* _ESTRATTO FORNITO_

□ □ □ □

Esportazioni militari, si cambia guardando all’Europa
Il Consiglio dei Ministri ha recentemente approvato il disegno di legge delega sulla riforma del sistema di controllo delle esportazioni militari. Non è che il primo passo di un percorso volto a modernizzare e rendere più efficiente questo settore, favorendone l’integrazione in un comune “sistema europeo” delle esportazioni militari che dovrebbe diventare operativo nel luglio 2012. Se però anche questa volta, come già in passato, non verranno rispettati i tempi per l’approvazione della riforma, ne risulteranno penalizzate soprattutto le imprese italiane che hanno maggiormente puntato sulla partecipazione a prodotti europei.
Scadenze europee
Dopo l’approvazione del disegno di legge da parte del Parlamento, sarà necessaria l’emanazione di uno o più decreti legislativi (anch’essi sottoposti al vaglio parlamentare), dei relativi regolamenti esecutivi e di funzionamento, oltre che di circolari applicative. Questi passaggi devono essere completati entro la fine di giugno del prossimo anno, se si vogliono rispettare le scadenze fissate dalla Direttiva europea n. 43 del 2009 sui trasferimenti intra-comunitari. Poi ci sarà un anno per procedere alla “certificazione” delle maggiori imprese che potranno così essere facilitate nelle attività svolte all’interno del territorio dell’Unione Europea.
Dal luglio 2012 il “sistema europeo” diventerà operativo e i paesi o le imprese che non ne faranno parte, non godranno di alcuna facilitazione e semplificazione. Un eventuale ritardo danneggerebbe non soltanto le imprese italiane che realizzano prodotti a forte componente europea, ma l’intero settore, perché la riforma si muove in due direzioni: attuare gli impegni internazionali assunti dall’Italia e rendere più efficiente il sistema di controllo, semplificandone l’organizzazione e le procedure.
Sul primo fronte, quello dell’attuazione degli impegni internazionali, oltre la Direttiva 43, devono ancora essere recepite nella legislazione italiana: la Posizione Comune dell’Ue del 2003 sul controllo dell’intermediazione nel campo delle armi; la Posizione Comune dell’Ue del 2008 sul controllo delle esportazioni verso paesi extra-europei (già rispettata nei fatti, come adesione al Codice di Condotta per le esportazioni europee stabilito nel 1998, ma non codificata); la modifica dell’articolo 16 dell’Accordo Quadro che introduce una specifica licenza per movimentare i componenti militari fra i sei principali Paesi europei che vi aderiscono. Soprattutto nel primo caso, si tratta di un ritardo ingiustificabile che riguarda gli ultimi tre governi e legislature. Oltre a porre un problema etico, l’inadempienza ha provocato inutili difficoltà alle imprese transnazionali, perché ha impedito la gestione di contratti che coinvolgessero più di una sussidiaria nazionale.

□ □ □ □

* _ESERCIZIO BREVE A_
In base al testo sulle esportazioni militari, perché un eventuale ritardo della riforma danneggerebbe l'intero settore e non soltanto le imprese con prodotti a forte componente europea? Rispondi in una o due frasi.
* _ESERCIZIO BREVE B_
Prosegui il testo sulle esportazioni militari a partire dall'ultima frase riportata.

* _DATI FORNITI_
□ □ □ □

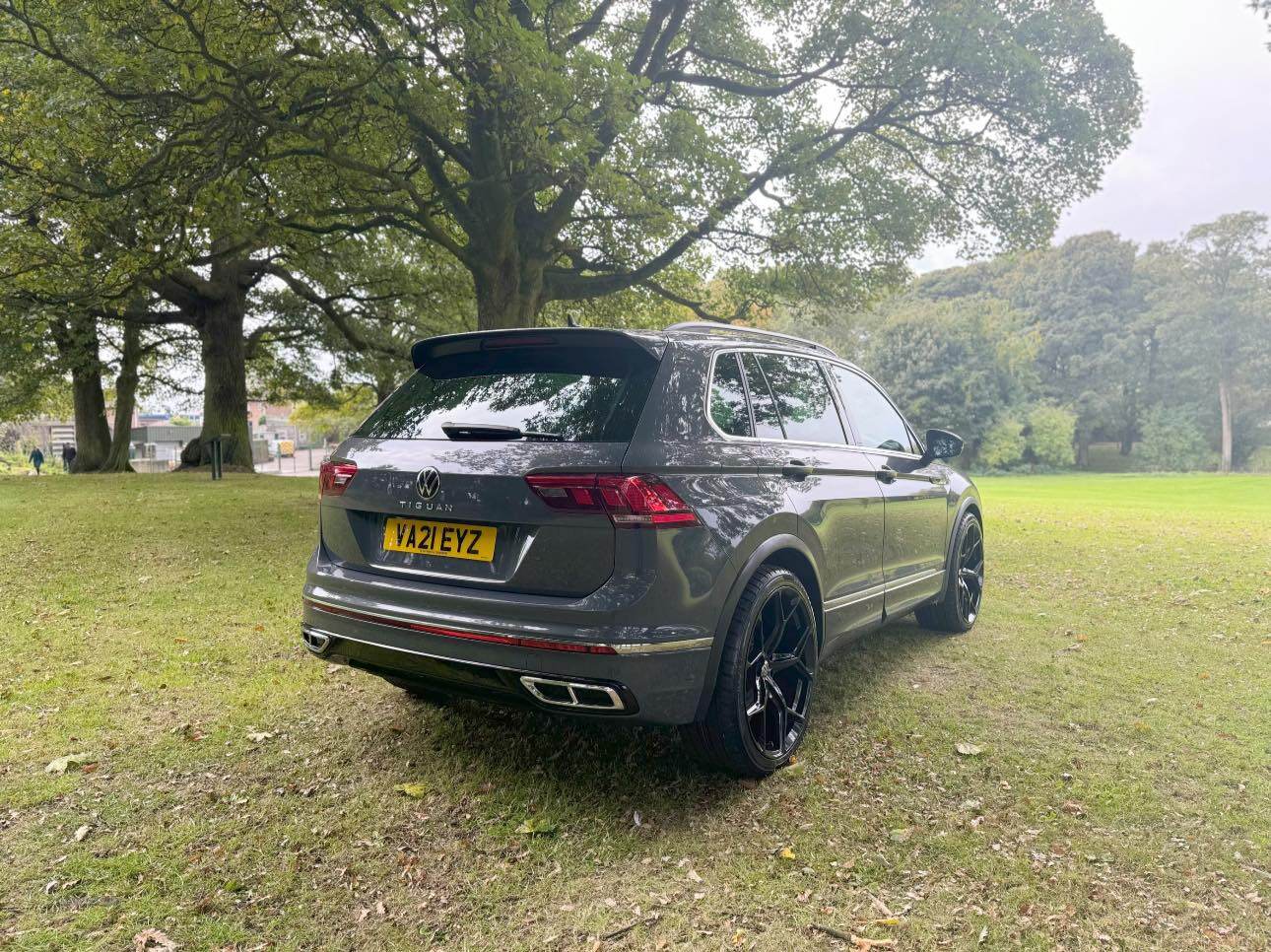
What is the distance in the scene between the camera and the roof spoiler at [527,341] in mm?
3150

□ □ □ □

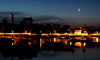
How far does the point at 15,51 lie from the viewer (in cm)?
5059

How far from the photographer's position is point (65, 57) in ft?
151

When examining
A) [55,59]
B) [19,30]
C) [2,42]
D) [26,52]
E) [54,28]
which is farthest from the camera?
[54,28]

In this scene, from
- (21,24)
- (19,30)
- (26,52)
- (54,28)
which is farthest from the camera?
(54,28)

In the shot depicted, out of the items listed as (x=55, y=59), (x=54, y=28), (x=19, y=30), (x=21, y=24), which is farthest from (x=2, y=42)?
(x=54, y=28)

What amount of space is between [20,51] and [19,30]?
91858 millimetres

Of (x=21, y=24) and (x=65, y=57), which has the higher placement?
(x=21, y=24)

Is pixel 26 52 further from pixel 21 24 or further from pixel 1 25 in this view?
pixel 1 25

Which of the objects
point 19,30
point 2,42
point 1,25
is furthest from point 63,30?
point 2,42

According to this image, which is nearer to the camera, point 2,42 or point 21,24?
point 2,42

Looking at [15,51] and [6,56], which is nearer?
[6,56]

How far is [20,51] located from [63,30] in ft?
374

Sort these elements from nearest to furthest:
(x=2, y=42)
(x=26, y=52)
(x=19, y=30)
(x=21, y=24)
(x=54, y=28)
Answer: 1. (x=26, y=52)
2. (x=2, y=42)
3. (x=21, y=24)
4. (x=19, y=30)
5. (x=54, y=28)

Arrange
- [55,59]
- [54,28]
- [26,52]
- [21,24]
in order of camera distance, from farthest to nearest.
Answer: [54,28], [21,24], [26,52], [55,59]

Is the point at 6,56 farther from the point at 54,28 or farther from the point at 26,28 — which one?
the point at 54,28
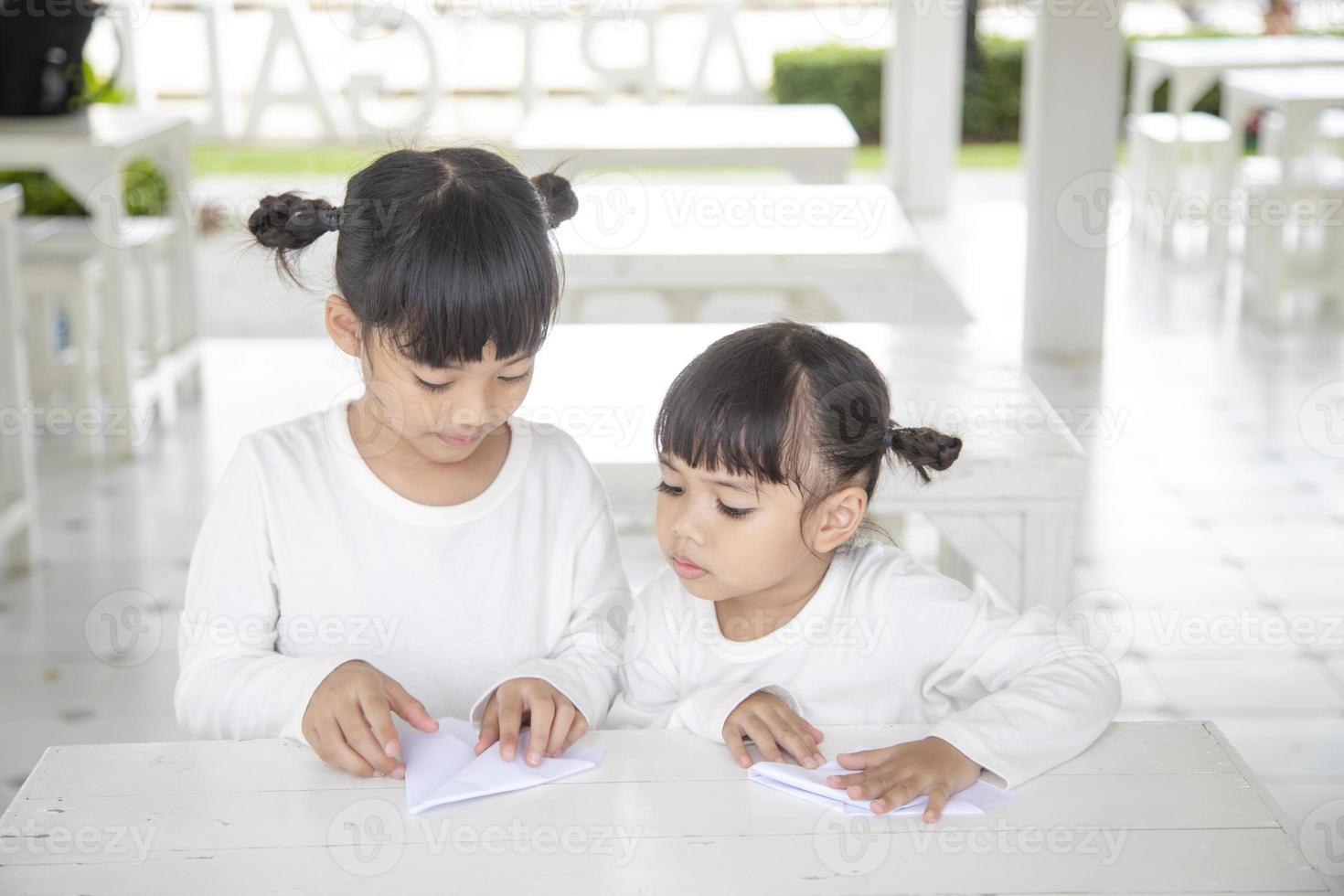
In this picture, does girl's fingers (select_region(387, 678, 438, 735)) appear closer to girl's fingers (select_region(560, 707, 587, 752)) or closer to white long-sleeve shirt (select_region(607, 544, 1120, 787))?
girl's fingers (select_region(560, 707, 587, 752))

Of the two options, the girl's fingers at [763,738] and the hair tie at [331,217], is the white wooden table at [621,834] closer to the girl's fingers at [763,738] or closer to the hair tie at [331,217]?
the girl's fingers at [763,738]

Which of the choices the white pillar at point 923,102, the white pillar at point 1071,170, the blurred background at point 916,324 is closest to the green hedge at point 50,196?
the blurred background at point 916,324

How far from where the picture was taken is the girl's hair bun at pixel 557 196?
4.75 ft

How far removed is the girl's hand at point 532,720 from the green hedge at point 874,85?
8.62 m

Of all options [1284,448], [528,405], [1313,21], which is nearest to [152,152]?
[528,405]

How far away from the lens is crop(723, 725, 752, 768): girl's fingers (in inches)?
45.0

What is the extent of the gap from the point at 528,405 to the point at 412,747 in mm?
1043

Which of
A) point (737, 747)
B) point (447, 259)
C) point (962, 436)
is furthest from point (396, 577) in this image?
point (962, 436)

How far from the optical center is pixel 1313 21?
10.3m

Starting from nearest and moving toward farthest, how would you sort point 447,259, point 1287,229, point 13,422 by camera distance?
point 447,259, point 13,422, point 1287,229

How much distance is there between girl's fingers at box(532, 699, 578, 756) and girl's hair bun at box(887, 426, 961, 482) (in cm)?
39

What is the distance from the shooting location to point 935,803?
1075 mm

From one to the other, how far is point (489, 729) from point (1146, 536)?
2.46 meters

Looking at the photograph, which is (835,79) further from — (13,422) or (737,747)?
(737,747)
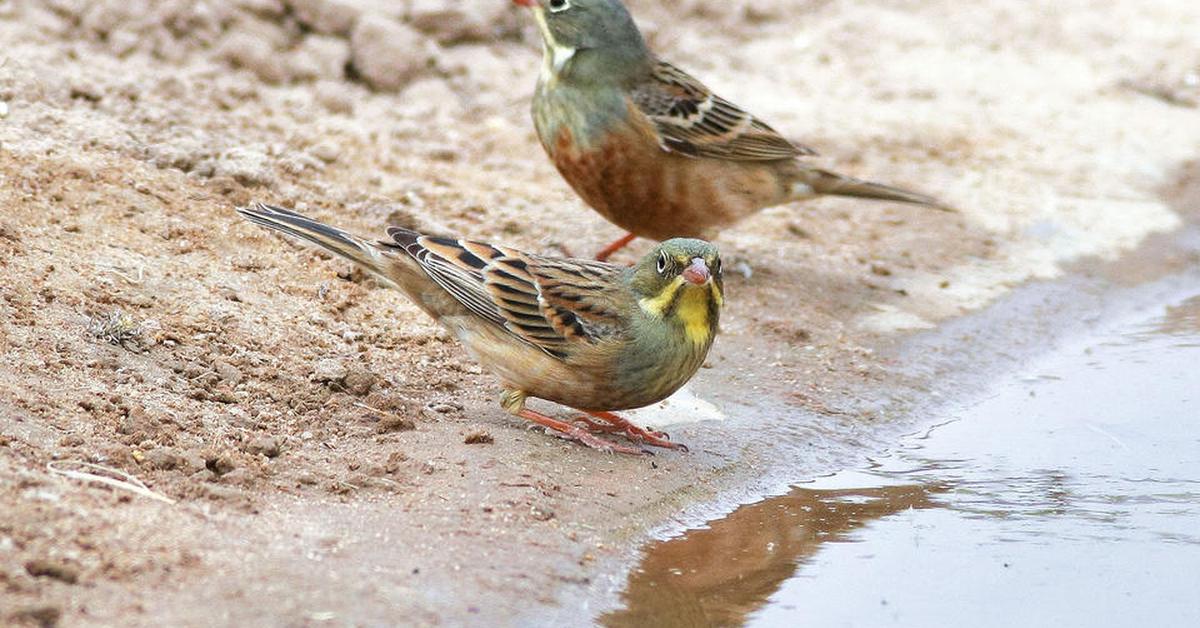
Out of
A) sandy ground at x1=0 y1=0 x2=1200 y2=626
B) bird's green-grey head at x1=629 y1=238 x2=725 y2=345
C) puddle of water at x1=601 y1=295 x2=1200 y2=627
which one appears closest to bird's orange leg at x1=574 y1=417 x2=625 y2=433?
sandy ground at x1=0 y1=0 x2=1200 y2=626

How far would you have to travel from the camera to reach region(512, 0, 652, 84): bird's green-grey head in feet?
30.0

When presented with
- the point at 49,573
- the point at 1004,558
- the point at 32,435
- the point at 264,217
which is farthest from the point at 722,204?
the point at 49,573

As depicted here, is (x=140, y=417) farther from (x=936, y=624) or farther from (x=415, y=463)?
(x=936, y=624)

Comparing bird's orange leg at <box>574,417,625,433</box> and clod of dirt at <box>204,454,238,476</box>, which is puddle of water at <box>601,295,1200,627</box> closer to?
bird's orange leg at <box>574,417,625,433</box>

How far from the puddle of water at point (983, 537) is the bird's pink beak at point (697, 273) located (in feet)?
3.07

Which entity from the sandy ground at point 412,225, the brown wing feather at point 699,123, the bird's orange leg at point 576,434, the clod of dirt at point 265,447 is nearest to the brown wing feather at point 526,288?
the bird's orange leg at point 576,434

□ □ □ □

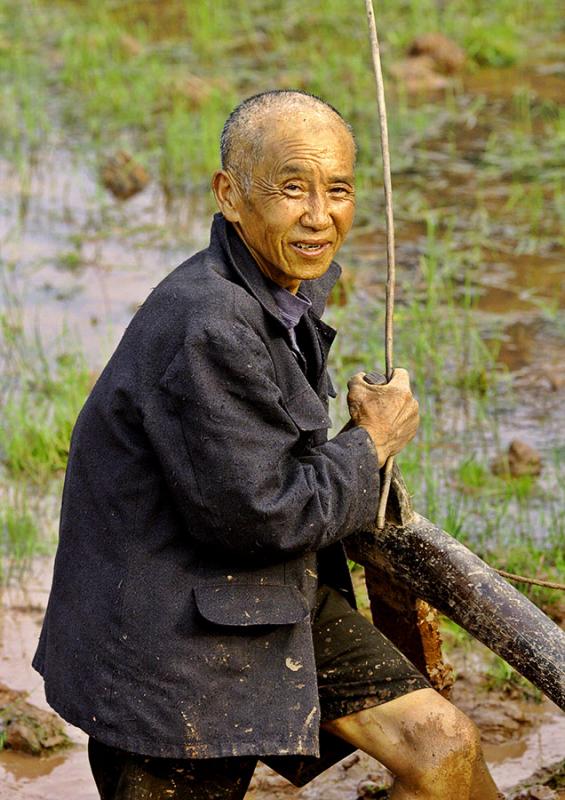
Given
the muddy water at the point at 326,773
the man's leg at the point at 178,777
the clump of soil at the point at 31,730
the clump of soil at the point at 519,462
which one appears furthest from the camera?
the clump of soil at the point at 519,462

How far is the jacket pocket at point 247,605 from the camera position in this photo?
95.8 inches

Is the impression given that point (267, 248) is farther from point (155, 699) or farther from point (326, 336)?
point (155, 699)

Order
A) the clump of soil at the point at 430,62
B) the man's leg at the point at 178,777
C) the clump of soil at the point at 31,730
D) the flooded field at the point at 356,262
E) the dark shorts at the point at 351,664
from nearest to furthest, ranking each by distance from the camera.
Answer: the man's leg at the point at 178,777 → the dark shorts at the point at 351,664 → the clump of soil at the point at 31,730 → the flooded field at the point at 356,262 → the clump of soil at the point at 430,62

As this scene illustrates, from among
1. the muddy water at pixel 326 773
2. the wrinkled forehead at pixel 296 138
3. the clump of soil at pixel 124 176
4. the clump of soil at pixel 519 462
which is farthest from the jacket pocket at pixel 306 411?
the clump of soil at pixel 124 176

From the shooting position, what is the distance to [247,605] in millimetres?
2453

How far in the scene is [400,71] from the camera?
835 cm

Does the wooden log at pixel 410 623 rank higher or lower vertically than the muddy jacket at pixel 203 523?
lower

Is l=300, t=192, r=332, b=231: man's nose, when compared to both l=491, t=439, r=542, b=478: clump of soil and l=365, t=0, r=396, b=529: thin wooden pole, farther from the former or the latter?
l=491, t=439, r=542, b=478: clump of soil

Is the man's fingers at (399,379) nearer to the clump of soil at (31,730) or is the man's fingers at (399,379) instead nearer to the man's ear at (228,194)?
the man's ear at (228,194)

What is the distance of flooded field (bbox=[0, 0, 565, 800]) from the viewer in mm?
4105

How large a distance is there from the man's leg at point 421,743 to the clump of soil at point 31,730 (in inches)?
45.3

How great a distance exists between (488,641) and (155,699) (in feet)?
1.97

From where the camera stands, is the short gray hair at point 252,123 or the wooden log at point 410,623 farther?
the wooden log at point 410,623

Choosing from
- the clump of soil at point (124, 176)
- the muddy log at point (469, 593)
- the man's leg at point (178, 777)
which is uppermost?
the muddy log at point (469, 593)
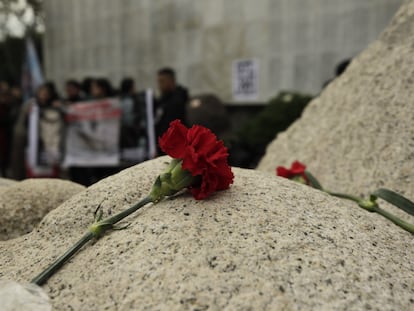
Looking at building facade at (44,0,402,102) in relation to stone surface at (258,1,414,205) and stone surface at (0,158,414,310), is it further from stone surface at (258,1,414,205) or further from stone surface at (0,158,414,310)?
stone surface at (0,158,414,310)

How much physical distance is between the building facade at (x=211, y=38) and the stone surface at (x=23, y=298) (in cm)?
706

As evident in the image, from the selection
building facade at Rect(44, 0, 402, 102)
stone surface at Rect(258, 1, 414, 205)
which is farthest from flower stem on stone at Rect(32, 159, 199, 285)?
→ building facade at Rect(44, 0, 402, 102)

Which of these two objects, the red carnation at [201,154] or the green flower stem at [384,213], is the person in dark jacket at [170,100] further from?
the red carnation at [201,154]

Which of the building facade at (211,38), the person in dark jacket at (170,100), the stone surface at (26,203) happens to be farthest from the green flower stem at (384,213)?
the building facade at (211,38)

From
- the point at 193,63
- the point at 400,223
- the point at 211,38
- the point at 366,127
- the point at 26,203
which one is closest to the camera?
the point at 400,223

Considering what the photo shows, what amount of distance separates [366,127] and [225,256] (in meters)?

□ □ □ □

* _RISPOSTA SCRITTA A_
Perché la riforma si muove in due direzioni che riguardano tutto il settore: attuare gli impegni internazionali assunti dall'Italia e rendere più efficiente il sistema di controllo, semplificandone l'organizzazione e le procedure.

* _RISPOSTA SCRITTA B_
Semplificazione e flessibilità
Sul fronte della semplificazione la riforma prevede molte novità:
– la realizzazione di uno “sportello unico” presso il Ministero degli Esteri destinato a gestire tutte le pratiche di esportazione (le comunicazioni pre-contrattuali, i diversi tipi di autorizzazione, le comunicazioni sulle attività svolte e sui pagamenti, ecc.);
– la realizzazione di un secondo “sportello” presso la Presidenza del Consiglio dei Ministri (Pcm) per il controllo delle imprese (registrazione, certificazione, ispezioni, sanzioni);
– l’istituzione, sempre presso la Pcm, di un “tavolo interministeriale” per assicurare il coordinamento fra le diverse amministrazioni coinvolte, per approvare, su proposta della Difesa, i programmi intergovernativi assoggettabili alle nuove licenze generali e globali, e per approvare, su proposta degli Esteri, i Paesi terzi ai quali estendere i nuovi tipi di licenza che si applicheranno a quelli dell’Unione Europea e della Nato (presumibilmente i paesi ritenuti più affidabili, come Australia, Giappone, Svizzera).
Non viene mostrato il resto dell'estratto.